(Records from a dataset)
——————
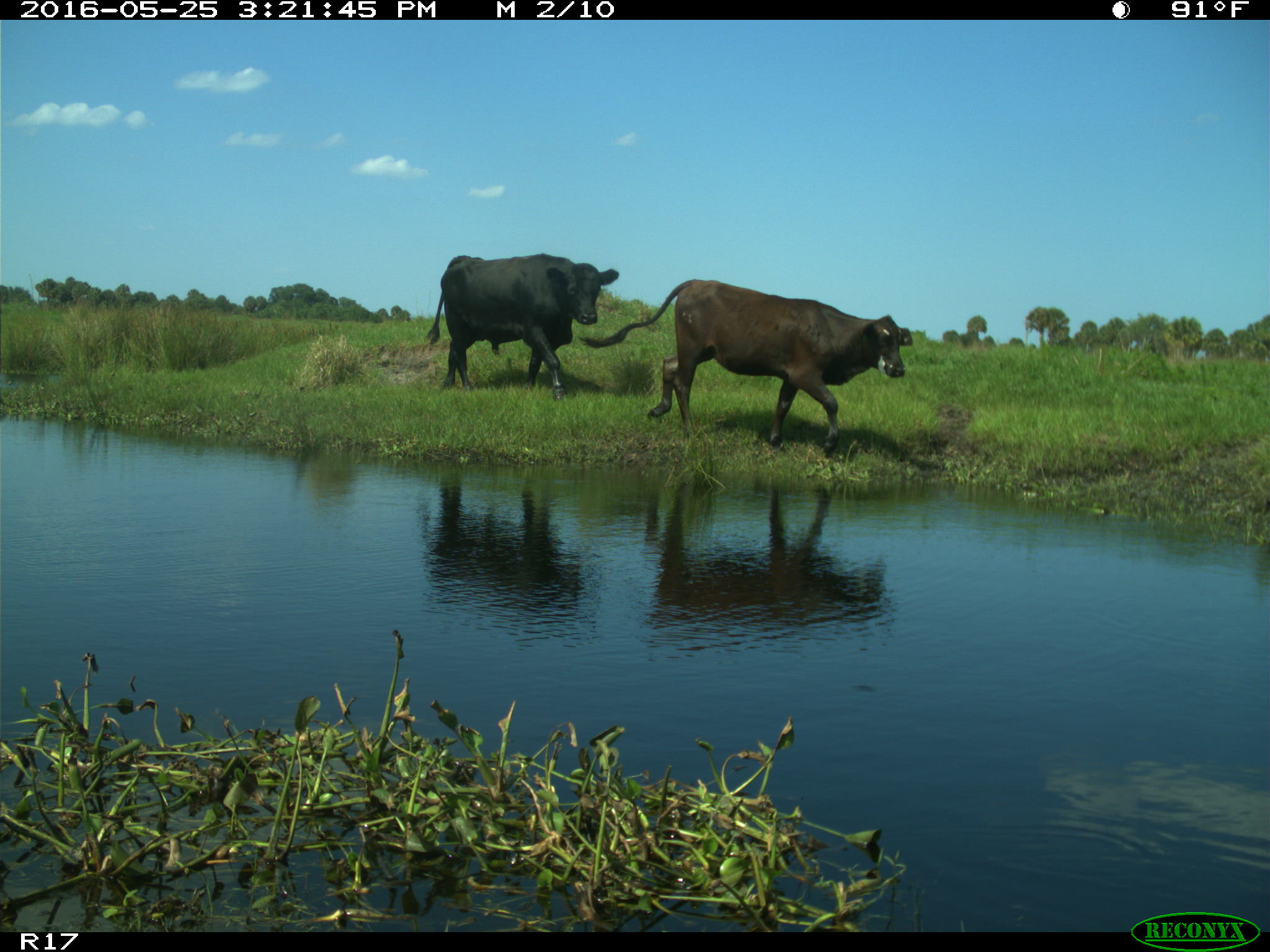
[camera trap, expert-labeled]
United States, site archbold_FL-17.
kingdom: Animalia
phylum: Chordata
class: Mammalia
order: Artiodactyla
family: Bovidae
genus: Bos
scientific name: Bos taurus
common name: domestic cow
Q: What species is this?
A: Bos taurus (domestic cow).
——————
## WHAT IS REQUIRED
Only the lines from the one containing "order: Artiodactyla" through the final line of the records above should be printed, exactly as they stand.

## EXERCISE ANSWER
order: Artiodactyla
family: Bovidae
genus: Bos
scientific name: Bos taurus
common name: domestic cow
Q: What species is this?
A: Bos taurus (domestic cow).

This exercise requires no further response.